A nationwide clinical trial has shown Vagus Nerve Stimulation (VNS), an electrical stimulation therapy currently used to combat epilepsy, to be a promising new method for treating patients with severe treatment-resistant depression.

        Results of the VNS pilot study showed that 40 percent of the treated patients displayed at least a 50 percent or greater improvement in their condition, according to the Hamilton Rating Scale for Depression, said Dr. A. John Rush, vice chairman for research in the Department of Psychiatry at UT Southwestern Medical Center at Dallas and the study's lead investigator. Half the patients also had at least a 50-percent improvement on the Montgomery Asberg Depression Rating Scale. The condition of several patients improved so substantially that they were able to return to work or other normal activities. All the patients who responded to the treatment have continued to do well.

        Results of the 30-patient study were published online in Biological Psychiatry in abstract form. Besides UT Southwestern, the clinical study was conducted at Medical University of South Carolina College of Medicine, Charleston; Columbia University College of Physicians and Surgeons and the New York State Psychiatric Institute, New York; and Baylor College of Medicine, Houston.

        Approximately 18 million Americans suffer from depression, about 1 million of whom have severe treatment-resistant depression. "While the results are preliminary, since the study included only 30 participants, they are extremely encouraging and point toward the importance of conducting further research in this treatment area," said Rush. He also said that test results indicate that the treatment may have the potential to be used as an alternative to electroconvulsive therapy for some patients.

        "For the first time in years, I can feel joy, real joy," said Joanne Tesoriero, a Texas grandmother treated during the pilot study and a lifelong sufferer of chronic depression. "VNS has enabled me to do what years of drugs and even ECT has not. I can fully appreciate my family, my children and my grandchildren. It is the best thing I have ever done."

        The Food and Drug Administration has approved an expanded, 94-patient trial of VNS at up to 15 medical centers to begin next year. Houston-based Cyberonics, which helped fund the research, developed the treatment and devices. The firm has said that the study may ultimately involve 200 patients at up to 20 medical centers. The NCP System used to deliver VNS is not currently approved for the treatment of depression.

        "The vagus nerve carries information to many areas of the brain that control mood, sleep and other functions," Rush said. VNS treatment involves stimulating the left vagus nerve in the neck with a series of miniscule electrical pulses traveling through a small surgically implanted wire attached to a pulse generator in the chest. The pulse generator delivers stimulation to the vagus nerve in individualized therapeutic "doses."

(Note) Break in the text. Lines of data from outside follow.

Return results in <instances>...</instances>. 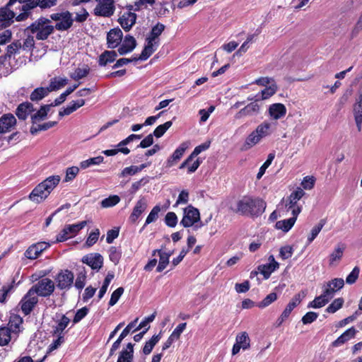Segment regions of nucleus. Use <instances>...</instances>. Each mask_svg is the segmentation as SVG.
<instances>
[{
    "instance_id": "nucleus-38",
    "label": "nucleus",
    "mask_w": 362,
    "mask_h": 362,
    "mask_svg": "<svg viewBox=\"0 0 362 362\" xmlns=\"http://www.w3.org/2000/svg\"><path fill=\"white\" fill-rule=\"evenodd\" d=\"M117 57V54L115 51H105L99 56L98 64L104 66L109 63L113 62Z\"/></svg>"
},
{
    "instance_id": "nucleus-24",
    "label": "nucleus",
    "mask_w": 362,
    "mask_h": 362,
    "mask_svg": "<svg viewBox=\"0 0 362 362\" xmlns=\"http://www.w3.org/2000/svg\"><path fill=\"white\" fill-rule=\"evenodd\" d=\"M16 124V119L12 114H6L0 118V133H6Z\"/></svg>"
},
{
    "instance_id": "nucleus-40",
    "label": "nucleus",
    "mask_w": 362,
    "mask_h": 362,
    "mask_svg": "<svg viewBox=\"0 0 362 362\" xmlns=\"http://www.w3.org/2000/svg\"><path fill=\"white\" fill-rule=\"evenodd\" d=\"M68 83L66 78L54 77L51 78L49 86H47L49 92L55 91L63 88Z\"/></svg>"
},
{
    "instance_id": "nucleus-35",
    "label": "nucleus",
    "mask_w": 362,
    "mask_h": 362,
    "mask_svg": "<svg viewBox=\"0 0 362 362\" xmlns=\"http://www.w3.org/2000/svg\"><path fill=\"white\" fill-rule=\"evenodd\" d=\"M134 356V344L128 343L126 349L122 350L117 362H132Z\"/></svg>"
},
{
    "instance_id": "nucleus-20",
    "label": "nucleus",
    "mask_w": 362,
    "mask_h": 362,
    "mask_svg": "<svg viewBox=\"0 0 362 362\" xmlns=\"http://www.w3.org/2000/svg\"><path fill=\"white\" fill-rule=\"evenodd\" d=\"M305 194L303 189L298 188L296 190L293 192L286 200V207L287 211H291L293 209H300V206H297V202L299 201Z\"/></svg>"
},
{
    "instance_id": "nucleus-31",
    "label": "nucleus",
    "mask_w": 362,
    "mask_h": 362,
    "mask_svg": "<svg viewBox=\"0 0 362 362\" xmlns=\"http://www.w3.org/2000/svg\"><path fill=\"white\" fill-rule=\"evenodd\" d=\"M85 105V100L83 99H79L77 100H72L69 103L66 107L59 112V116L62 117L65 115H69L79 107Z\"/></svg>"
},
{
    "instance_id": "nucleus-58",
    "label": "nucleus",
    "mask_w": 362,
    "mask_h": 362,
    "mask_svg": "<svg viewBox=\"0 0 362 362\" xmlns=\"http://www.w3.org/2000/svg\"><path fill=\"white\" fill-rule=\"evenodd\" d=\"M277 299L276 293H270L262 301L257 305L259 308H264L272 304Z\"/></svg>"
},
{
    "instance_id": "nucleus-1",
    "label": "nucleus",
    "mask_w": 362,
    "mask_h": 362,
    "mask_svg": "<svg viewBox=\"0 0 362 362\" xmlns=\"http://www.w3.org/2000/svg\"><path fill=\"white\" fill-rule=\"evenodd\" d=\"M50 18L56 22L54 26L49 25V19L41 17L28 26L27 30L33 34L35 33L37 40H45L53 33L54 29L61 32L66 31L74 24L73 15L69 11L52 13Z\"/></svg>"
},
{
    "instance_id": "nucleus-3",
    "label": "nucleus",
    "mask_w": 362,
    "mask_h": 362,
    "mask_svg": "<svg viewBox=\"0 0 362 362\" xmlns=\"http://www.w3.org/2000/svg\"><path fill=\"white\" fill-rule=\"evenodd\" d=\"M61 177L59 175H52L38 184L30 192L29 199L35 202L41 203L59 185Z\"/></svg>"
},
{
    "instance_id": "nucleus-7",
    "label": "nucleus",
    "mask_w": 362,
    "mask_h": 362,
    "mask_svg": "<svg viewBox=\"0 0 362 362\" xmlns=\"http://www.w3.org/2000/svg\"><path fill=\"white\" fill-rule=\"evenodd\" d=\"M30 289L37 296L48 297L54 291V283L48 278H44L35 284Z\"/></svg>"
},
{
    "instance_id": "nucleus-14",
    "label": "nucleus",
    "mask_w": 362,
    "mask_h": 362,
    "mask_svg": "<svg viewBox=\"0 0 362 362\" xmlns=\"http://www.w3.org/2000/svg\"><path fill=\"white\" fill-rule=\"evenodd\" d=\"M49 247V244L45 242L33 244L25 250L24 255L29 259H35Z\"/></svg>"
},
{
    "instance_id": "nucleus-15",
    "label": "nucleus",
    "mask_w": 362,
    "mask_h": 362,
    "mask_svg": "<svg viewBox=\"0 0 362 362\" xmlns=\"http://www.w3.org/2000/svg\"><path fill=\"white\" fill-rule=\"evenodd\" d=\"M82 262L92 269L98 271L103 267V257L99 253H90L83 257Z\"/></svg>"
},
{
    "instance_id": "nucleus-26",
    "label": "nucleus",
    "mask_w": 362,
    "mask_h": 362,
    "mask_svg": "<svg viewBox=\"0 0 362 362\" xmlns=\"http://www.w3.org/2000/svg\"><path fill=\"white\" fill-rule=\"evenodd\" d=\"M147 207V201L145 197H141L136 203L133 209V211L130 215L129 219L132 222H136L141 214L146 210Z\"/></svg>"
},
{
    "instance_id": "nucleus-25",
    "label": "nucleus",
    "mask_w": 362,
    "mask_h": 362,
    "mask_svg": "<svg viewBox=\"0 0 362 362\" xmlns=\"http://www.w3.org/2000/svg\"><path fill=\"white\" fill-rule=\"evenodd\" d=\"M146 44L145 45L140 56L138 59L144 61L146 60L157 49L159 46V42L146 39Z\"/></svg>"
},
{
    "instance_id": "nucleus-11",
    "label": "nucleus",
    "mask_w": 362,
    "mask_h": 362,
    "mask_svg": "<svg viewBox=\"0 0 362 362\" xmlns=\"http://www.w3.org/2000/svg\"><path fill=\"white\" fill-rule=\"evenodd\" d=\"M37 303V296L29 289L27 293L20 301L19 305H21V308L23 314L25 315H28L30 314Z\"/></svg>"
},
{
    "instance_id": "nucleus-18",
    "label": "nucleus",
    "mask_w": 362,
    "mask_h": 362,
    "mask_svg": "<svg viewBox=\"0 0 362 362\" xmlns=\"http://www.w3.org/2000/svg\"><path fill=\"white\" fill-rule=\"evenodd\" d=\"M301 209H296L291 212L293 216L281 221H279L276 223V228L281 230L284 232H288L294 225L298 215L300 214Z\"/></svg>"
},
{
    "instance_id": "nucleus-46",
    "label": "nucleus",
    "mask_w": 362,
    "mask_h": 362,
    "mask_svg": "<svg viewBox=\"0 0 362 362\" xmlns=\"http://www.w3.org/2000/svg\"><path fill=\"white\" fill-rule=\"evenodd\" d=\"M250 341L249 336L245 332H243L236 336L235 343L243 350H246L250 348Z\"/></svg>"
},
{
    "instance_id": "nucleus-51",
    "label": "nucleus",
    "mask_w": 362,
    "mask_h": 362,
    "mask_svg": "<svg viewBox=\"0 0 362 362\" xmlns=\"http://www.w3.org/2000/svg\"><path fill=\"white\" fill-rule=\"evenodd\" d=\"M11 333L8 327H2L0 328V346H5L8 344L11 339Z\"/></svg>"
},
{
    "instance_id": "nucleus-29",
    "label": "nucleus",
    "mask_w": 362,
    "mask_h": 362,
    "mask_svg": "<svg viewBox=\"0 0 362 362\" xmlns=\"http://www.w3.org/2000/svg\"><path fill=\"white\" fill-rule=\"evenodd\" d=\"M269 116L274 119H279L286 114V108L284 104L274 103L269 107Z\"/></svg>"
},
{
    "instance_id": "nucleus-9",
    "label": "nucleus",
    "mask_w": 362,
    "mask_h": 362,
    "mask_svg": "<svg viewBox=\"0 0 362 362\" xmlns=\"http://www.w3.org/2000/svg\"><path fill=\"white\" fill-rule=\"evenodd\" d=\"M255 98V99L253 102L245 105L235 115V119H240L245 117L257 116L259 114L261 105L259 104V95H256Z\"/></svg>"
},
{
    "instance_id": "nucleus-32",
    "label": "nucleus",
    "mask_w": 362,
    "mask_h": 362,
    "mask_svg": "<svg viewBox=\"0 0 362 362\" xmlns=\"http://www.w3.org/2000/svg\"><path fill=\"white\" fill-rule=\"evenodd\" d=\"M329 292L327 291H322V293L315 297V299L309 303L308 307H312L313 308H320L325 305L330 299H332L331 296L328 294Z\"/></svg>"
},
{
    "instance_id": "nucleus-45",
    "label": "nucleus",
    "mask_w": 362,
    "mask_h": 362,
    "mask_svg": "<svg viewBox=\"0 0 362 362\" xmlns=\"http://www.w3.org/2000/svg\"><path fill=\"white\" fill-rule=\"evenodd\" d=\"M15 16L16 14L13 11L6 8L0 9V21L4 24L10 25Z\"/></svg>"
},
{
    "instance_id": "nucleus-48",
    "label": "nucleus",
    "mask_w": 362,
    "mask_h": 362,
    "mask_svg": "<svg viewBox=\"0 0 362 362\" xmlns=\"http://www.w3.org/2000/svg\"><path fill=\"white\" fill-rule=\"evenodd\" d=\"M276 90L277 86L276 83H272L257 94L259 95V101L270 98L276 92Z\"/></svg>"
},
{
    "instance_id": "nucleus-44",
    "label": "nucleus",
    "mask_w": 362,
    "mask_h": 362,
    "mask_svg": "<svg viewBox=\"0 0 362 362\" xmlns=\"http://www.w3.org/2000/svg\"><path fill=\"white\" fill-rule=\"evenodd\" d=\"M325 223H326V220L321 219L319 221V223L312 228V230L310 231V234L308 235V239H307V245L310 244L315 239V238L317 236L319 233L321 231L322 228L325 225Z\"/></svg>"
},
{
    "instance_id": "nucleus-56",
    "label": "nucleus",
    "mask_w": 362,
    "mask_h": 362,
    "mask_svg": "<svg viewBox=\"0 0 362 362\" xmlns=\"http://www.w3.org/2000/svg\"><path fill=\"white\" fill-rule=\"evenodd\" d=\"M57 122H48L44 123L42 124H38L36 127L33 126L30 128V133L32 134H35L39 131L47 130V129L54 127L57 124Z\"/></svg>"
},
{
    "instance_id": "nucleus-64",
    "label": "nucleus",
    "mask_w": 362,
    "mask_h": 362,
    "mask_svg": "<svg viewBox=\"0 0 362 362\" xmlns=\"http://www.w3.org/2000/svg\"><path fill=\"white\" fill-rule=\"evenodd\" d=\"M89 16V13L88 11L82 7L80 10L76 13L75 18H73L74 21H76L77 23H83L85 22Z\"/></svg>"
},
{
    "instance_id": "nucleus-22",
    "label": "nucleus",
    "mask_w": 362,
    "mask_h": 362,
    "mask_svg": "<svg viewBox=\"0 0 362 362\" xmlns=\"http://www.w3.org/2000/svg\"><path fill=\"white\" fill-rule=\"evenodd\" d=\"M136 46V41L134 37L129 35H126L118 48V52L120 55L126 54L133 51Z\"/></svg>"
},
{
    "instance_id": "nucleus-17",
    "label": "nucleus",
    "mask_w": 362,
    "mask_h": 362,
    "mask_svg": "<svg viewBox=\"0 0 362 362\" xmlns=\"http://www.w3.org/2000/svg\"><path fill=\"white\" fill-rule=\"evenodd\" d=\"M269 263L259 265L258 267V271L264 277V279H269L272 272L279 268V263L275 260L274 255L269 257Z\"/></svg>"
},
{
    "instance_id": "nucleus-33",
    "label": "nucleus",
    "mask_w": 362,
    "mask_h": 362,
    "mask_svg": "<svg viewBox=\"0 0 362 362\" xmlns=\"http://www.w3.org/2000/svg\"><path fill=\"white\" fill-rule=\"evenodd\" d=\"M156 253L158 254L160 257L156 271L158 272H160L165 269L167 265L169 264L170 254H167L165 252H163L161 250H154L152 252V255L155 256Z\"/></svg>"
},
{
    "instance_id": "nucleus-60",
    "label": "nucleus",
    "mask_w": 362,
    "mask_h": 362,
    "mask_svg": "<svg viewBox=\"0 0 362 362\" xmlns=\"http://www.w3.org/2000/svg\"><path fill=\"white\" fill-rule=\"evenodd\" d=\"M120 201V198L117 195L110 196L107 198L104 199L101 202V206L103 208L112 207L117 204Z\"/></svg>"
},
{
    "instance_id": "nucleus-12",
    "label": "nucleus",
    "mask_w": 362,
    "mask_h": 362,
    "mask_svg": "<svg viewBox=\"0 0 362 362\" xmlns=\"http://www.w3.org/2000/svg\"><path fill=\"white\" fill-rule=\"evenodd\" d=\"M128 11L124 12L119 18L118 22L125 31H129L136 23L137 16L131 11L134 9V6H127Z\"/></svg>"
},
{
    "instance_id": "nucleus-2",
    "label": "nucleus",
    "mask_w": 362,
    "mask_h": 362,
    "mask_svg": "<svg viewBox=\"0 0 362 362\" xmlns=\"http://www.w3.org/2000/svg\"><path fill=\"white\" fill-rule=\"evenodd\" d=\"M266 209V203L261 199L243 197L237 202L235 213L241 215L259 216Z\"/></svg>"
},
{
    "instance_id": "nucleus-23",
    "label": "nucleus",
    "mask_w": 362,
    "mask_h": 362,
    "mask_svg": "<svg viewBox=\"0 0 362 362\" xmlns=\"http://www.w3.org/2000/svg\"><path fill=\"white\" fill-rule=\"evenodd\" d=\"M346 245L344 243H338L332 252L329 256V264L330 266L337 265L342 259Z\"/></svg>"
},
{
    "instance_id": "nucleus-49",
    "label": "nucleus",
    "mask_w": 362,
    "mask_h": 362,
    "mask_svg": "<svg viewBox=\"0 0 362 362\" xmlns=\"http://www.w3.org/2000/svg\"><path fill=\"white\" fill-rule=\"evenodd\" d=\"M90 72L89 67L86 65L82 68H77L75 71L70 74V77L75 80L78 81L85 78Z\"/></svg>"
},
{
    "instance_id": "nucleus-50",
    "label": "nucleus",
    "mask_w": 362,
    "mask_h": 362,
    "mask_svg": "<svg viewBox=\"0 0 362 362\" xmlns=\"http://www.w3.org/2000/svg\"><path fill=\"white\" fill-rule=\"evenodd\" d=\"M104 160V158L101 156L90 158L86 160H83L80 163V168L82 169H86L92 165H98L102 163Z\"/></svg>"
},
{
    "instance_id": "nucleus-13",
    "label": "nucleus",
    "mask_w": 362,
    "mask_h": 362,
    "mask_svg": "<svg viewBox=\"0 0 362 362\" xmlns=\"http://www.w3.org/2000/svg\"><path fill=\"white\" fill-rule=\"evenodd\" d=\"M54 325L52 326L53 334L64 336L63 332L70 322V319L64 315L57 314L53 318Z\"/></svg>"
},
{
    "instance_id": "nucleus-10",
    "label": "nucleus",
    "mask_w": 362,
    "mask_h": 362,
    "mask_svg": "<svg viewBox=\"0 0 362 362\" xmlns=\"http://www.w3.org/2000/svg\"><path fill=\"white\" fill-rule=\"evenodd\" d=\"M74 273L68 269L62 270L56 276V283L58 288L69 290L74 284Z\"/></svg>"
},
{
    "instance_id": "nucleus-19",
    "label": "nucleus",
    "mask_w": 362,
    "mask_h": 362,
    "mask_svg": "<svg viewBox=\"0 0 362 362\" xmlns=\"http://www.w3.org/2000/svg\"><path fill=\"white\" fill-rule=\"evenodd\" d=\"M23 5L20 8V11L22 12L16 17L17 21H23L28 18L31 15V11L35 8L37 6V1H30L20 2Z\"/></svg>"
},
{
    "instance_id": "nucleus-36",
    "label": "nucleus",
    "mask_w": 362,
    "mask_h": 362,
    "mask_svg": "<svg viewBox=\"0 0 362 362\" xmlns=\"http://www.w3.org/2000/svg\"><path fill=\"white\" fill-rule=\"evenodd\" d=\"M52 106H54V103L42 105L37 112L31 115L32 122L36 124L40 121L44 120Z\"/></svg>"
},
{
    "instance_id": "nucleus-4",
    "label": "nucleus",
    "mask_w": 362,
    "mask_h": 362,
    "mask_svg": "<svg viewBox=\"0 0 362 362\" xmlns=\"http://www.w3.org/2000/svg\"><path fill=\"white\" fill-rule=\"evenodd\" d=\"M61 177L59 175H52L38 184L30 192L29 199L35 202L41 203L59 185Z\"/></svg>"
},
{
    "instance_id": "nucleus-53",
    "label": "nucleus",
    "mask_w": 362,
    "mask_h": 362,
    "mask_svg": "<svg viewBox=\"0 0 362 362\" xmlns=\"http://www.w3.org/2000/svg\"><path fill=\"white\" fill-rule=\"evenodd\" d=\"M15 281L13 280L11 284L4 285L0 290V303H5L7 300V296L13 290Z\"/></svg>"
},
{
    "instance_id": "nucleus-37",
    "label": "nucleus",
    "mask_w": 362,
    "mask_h": 362,
    "mask_svg": "<svg viewBox=\"0 0 362 362\" xmlns=\"http://www.w3.org/2000/svg\"><path fill=\"white\" fill-rule=\"evenodd\" d=\"M23 318L18 315H13L11 316L8 322V328L13 334H17L21 332V325L23 324Z\"/></svg>"
},
{
    "instance_id": "nucleus-55",
    "label": "nucleus",
    "mask_w": 362,
    "mask_h": 362,
    "mask_svg": "<svg viewBox=\"0 0 362 362\" xmlns=\"http://www.w3.org/2000/svg\"><path fill=\"white\" fill-rule=\"evenodd\" d=\"M122 256L121 250L116 247H110L109 249L110 259L115 264H117Z\"/></svg>"
},
{
    "instance_id": "nucleus-63",
    "label": "nucleus",
    "mask_w": 362,
    "mask_h": 362,
    "mask_svg": "<svg viewBox=\"0 0 362 362\" xmlns=\"http://www.w3.org/2000/svg\"><path fill=\"white\" fill-rule=\"evenodd\" d=\"M360 273V269L358 267H355L350 274L346 278V283L347 284H354L357 281Z\"/></svg>"
},
{
    "instance_id": "nucleus-62",
    "label": "nucleus",
    "mask_w": 362,
    "mask_h": 362,
    "mask_svg": "<svg viewBox=\"0 0 362 362\" xmlns=\"http://www.w3.org/2000/svg\"><path fill=\"white\" fill-rule=\"evenodd\" d=\"M79 173V168L76 166L69 167L66 170L64 181L68 182L72 181Z\"/></svg>"
},
{
    "instance_id": "nucleus-5",
    "label": "nucleus",
    "mask_w": 362,
    "mask_h": 362,
    "mask_svg": "<svg viewBox=\"0 0 362 362\" xmlns=\"http://www.w3.org/2000/svg\"><path fill=\"white\" fill-rule=\"evenodd\" d=\"M200 221L199 211L192 205H188L183 210V217L180 221V224L185 228H189L194 226L197 230L202 226V223L197 224Z\"/></svg>"
},
{
    "instance_id": "nucleus-28",
    "label": "nucleus",
    "mask_w": 362,
    "mask_h": 362,
    "mask_svg": "<svg viewBox=\"0 0 362 362\" xmlns=\"http://www.w3.org/2000/svg\"><path fill=\"white\" fill-rule=\"evenodd\" d=\"M189 147L187 142L182 143L178 148L175 149L173 155L167 160V167H172L175 165L183 156L185 151Z\"/></svg>"
},
{
    "instance_id": "nucleus-41",
    "label": "nucleus",
    "mask_w": 362,
    "mask_h": 362,
    "mask_svg": "<svg viewBox=\"0 0 362 362\" xmlns=\"http://www.w3.org/2000/svg\"><path fill=\"white\" fill-rule=\"evenodd\" d=\"M77 270V277L74 286L77 289L81 290L86 284L87 272L84 267H79Z\"/></svg>"
},
{
    "instance_id": "nucleus-34",
    "label": "nucleus",
    "mask_w": 362,
    "mask_h": 362,
    "mask_svg": "<svg viewBox=\"0 0 362 362\" xmlns=\"http://www.w3.org/2000/svg\"><path fill=\"white\" fill-rule=\"evenodd\" d=\"M261 139L259 136L255 134L254 131H252L245 139L244 143L240 147V150L242 151H246L252 148L256 144L259 143Z\"/></svg>"
},
{
    "instance_id": "nucleus-42",
    "label": "nucleus",
    "mask_w": 362,
    "mask_h": 362,
    "mask_svg": "<svg viewBox=\"0 0 362 362\" xmlns=\"http://www.w3.org/2000/svg\"><path fill=\"white\" fill-rule=\"evenodd\" d=\"M164 30L165 25L162 23H158L152 28L150 34L146 38L152 41L159 42V36L162 34Z\"/></svg>"
},
{
    "instance_id": "nucleus-30",
    "label": "nucleus",
    "mask_w": 362,
    "mask_h": 362,
    "mask_svg": "<svg viewBox=\"0 0 362 362\" xmlns=\"http://www.w3.org/2000/svg\"><path fill=\"white\" fill-rule=\"evenodd\" d=\"M34 111L33 105L29 102L20 104L16 111V114L18 119L25 120L28 115Z\"/></svg>"
},
{
    "instance_id": "nucleus-52",
    "label": "nucleus",
    "mask_w": 362,
    "mask_h": 362,
    "mask_svg": "<svg viewBox=\"0 0 362 362\" xmlns=\"http://www.w3.org/2000/svg\"><path fill=\"white\" fill-rule=\"evenodd\" d=\"M78 87V84H74L71 87H69L64 93H62L58 98H57L54 101V105L58 106L63 103L66 97L72 93Z\"/></svg>"
},
{
    "instance_id": "nucleus-43",
    "label": "nucleus",
    "mask_w": 362,
    "mask_h": 362,
    "mask_svg": "<svg viewBox=\"0 0 362 362\" xmlns=\"http://www.w3.org/2000/svg\"><path fill=\"white\" fill-rule=\"evenodd\" d=\"M49 93L50 92L47 87L37 88L31 93L30 98L32 101H39L46 97Z\"/></svg>"
},
{
    "instance_id": "nucleus-27",
    "label": "nucleus",
    "mask_w": 362,
    "mask_h": 362,
    "mask_svg": "<svg viewBox=\"0 0 362 362\" xmlns=\"http://www.w3.org/2000/svg\"><path fill=\"white\" fill-rule=\"evenodd\" d=\"M356 333L357 330L354 327L348 329L332 343V346L334 347L342 346L351 339L354 338Z\"/></svg>"
},
{
    "instance_id": "nucleus-39",
    "label": "nucleus",
    "mask_w": 362,
    "mask_h": 362,
    "mask_svg": "<svg viewBox=\"0 0 362 362\" xmlns=\"http://www.w3.org/2000/svg\"><path fill=\"white\" fill-rule=\"evenodd\" d=\"M272 124L268 122H263L260 124H259L256 129L254 130L255 134L259 136V138L262 140L263 138L268 136L271 134Z\"/></svg>"
},
{
    "instance_id": "nucleus-16",
    "label": "nucleus",
    "mask_w": 362,
    "mask_h": 362,
    "mask_svg": "<svg viewBox=\"0 0 362 362\" xmlns=\"http://www.w3.org/2000/svg\"><path fill=\"white\" fill-rule=\"evenodd\" d=\"M122 37L123 33L119 28L111 29L107 34V47L114 49L118 47L122 42Z\"/></svg>"
},
{
    "instance_id": "nucleus-6",
    "label": "nucleus",
    "mask_w": 362,
    "mask_h": 362,
    "mask_svg": "<svg viewBox=\"0 0 362 362\" xmlns=\"http://www.w3.org/2000/svg\"><path fill=\"white\" fill-rule=\"evenodd\" d=\"M97 4L93 9V14L96 16L110 18L115 11V0H95Z\"/></svg>"
},
{
    "instance_id": "nucleus-61",
    "label": "nucleus",
    "mask_w": 362,
    "mask_h": 362,
    "mask_svg": "<svg viewBox=\"0 0 362 362\" xmlns=\"http://www.w3.org/2000/svg\"><path fill=\"white\" fill-rule=\"evenodd\" d=\"M22 44L20 41H16L9 45L7 47V52L6 54V57H11L13 54H15L19 52V50L21 49Z\"/></svg>"
},
{
    "instance_id": "nucleus-47",
    "label": "nucleus",
    "mask_w": 362,
    "mask_h": 362,
    "mask_svg": "<svg viewBox=\"0 0 362 362\" xmlns=\"http://www.w3.org/2000/svg\"><path fill=\"white\" fill-rule=\"evenodd\" d=\"M161 336L160 334L153 335L151 339H149L148 341L145 343V345L143 348V353L145 355L149 354L151 351L153 350L155 345L159 341L160 339Z\"/></svg>"
},
{
    "instance_id": "nucleus-59",
    "label": "nucleus",
    "mask_w": 362,
    "mask_h": 362,
    "mask_svg": "<svg viewBox=\"0 0 362 362\" xmlns=\"http://www.w3.org/2000/svg\"><path fill=\"white\" fill-rule=\"evenodd\" d=\"M344 301L342 298H338L333 300V302L326 308V311L329 313H334L339 310L344 304Z\"/></svg>"
},
{
    "instance_id": "nucleus-54",
    "label": "nucleus",
    "mask_w": 362,
    "mask_h": 362,
    "mask_svg": "<svg viewBox=\"0 0 362 362\" xmlns=\"http://www.w3.org/2000/svg\"><path fill=\"white\" fill-rule=\"evenodd\" d=\"M275 158L274 153H270L268 156L267 160L263 163V165L259 168V172L257 175V179L259 180L262 178L263 175L265 173L266 170L269 168V166L272 164V161Z\"/></svg>"
},
{
    "instance_id": "nucleus-8",
    "label": "nucleus",
    "mask_w": 362,
    "mask_h": 362,
    "mask_svg": "<svg viewBox=\"0 0 362 362\" xmlns=\"http://www.w3.org/2000/svg\"><path fill=\"white\" fill-rule=\"evenodd\" d=\"M86 225V221H83L74 224L66 225L61 232L57 235V242H64L76 236Z\"/></svg>"
},
{
    "instance_id": "nucleus-21",
    "label": "nucleus",
    "mask_w": 362,
    "mask_h": 362,
    "mask_svg": "<svg viewBox=\"0 0 362 362\" xmlns=\"http://www.w3.org/2000/svg\"><path fill=\"white\" fill-rule=\"evenodd\" d=\"M344 286V281L341 278H334L331 281L327 282L323 286V290L327 291L329 292V295L332 298L334 296V293L341 289Z\"/></svg>"
},
{
    "instance_id": "nucleus-57",
    "label": "nucleus",
    "mask_w": 362,
    "mask_h": 362,
    "mask_svg": "<svg viewBox=\"0 0 362 362\" xmlns=\"http://www.w3.org/2000/svg\"><path fill=\"white\" fill-rule=\"evenodd\" d=\"M173 123L171 121H168L163 124L158 126L153 131V136L157 138L161 137L165 132L172 126Z\"/></svg>"
}]
</instances>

        Study patients were required to be from 18-70 years of age and to be suffering from non-psychotic major depression or be in the depressed phase of bipolar, or manic-depressive, illness. Participants' current episodes had to have been more than two years in duration, or they had to have suffered at least four different episodes. They also had to have failed to respond to at least two medication trials in the current episode. Patients who were currently taking psychotropic medications were allowed to continue on their prescriptions.

        Following surgery to implant the pulse generator in the upper chest and tunnel the wires into the neck, where they were wrapped around the left vagus nerve, patients received no electrical stimulation while they healed, a two-week period for most.

        "At the end of that time, the levels of electrical impulses were adjusted for individual patient tolerance, this process also taking two weeks," Rush said. Then the patients received VNS for an eight-week period, each receiving his or her individually tolerated dose.

        Besides Rush, UT Southwestern researchers included Dr. Mustafa Husain, associate professor of psychiatry; nurse Diane Stegman in psychiatry; and Dr. Cole Giller, associate professor of neurological surgery. Other authors included Dr. Harold Sackeim at Columbia; Dr. Mark George at the Medical University of South Carolina; and Dr. Lauren Marangell at Baylor.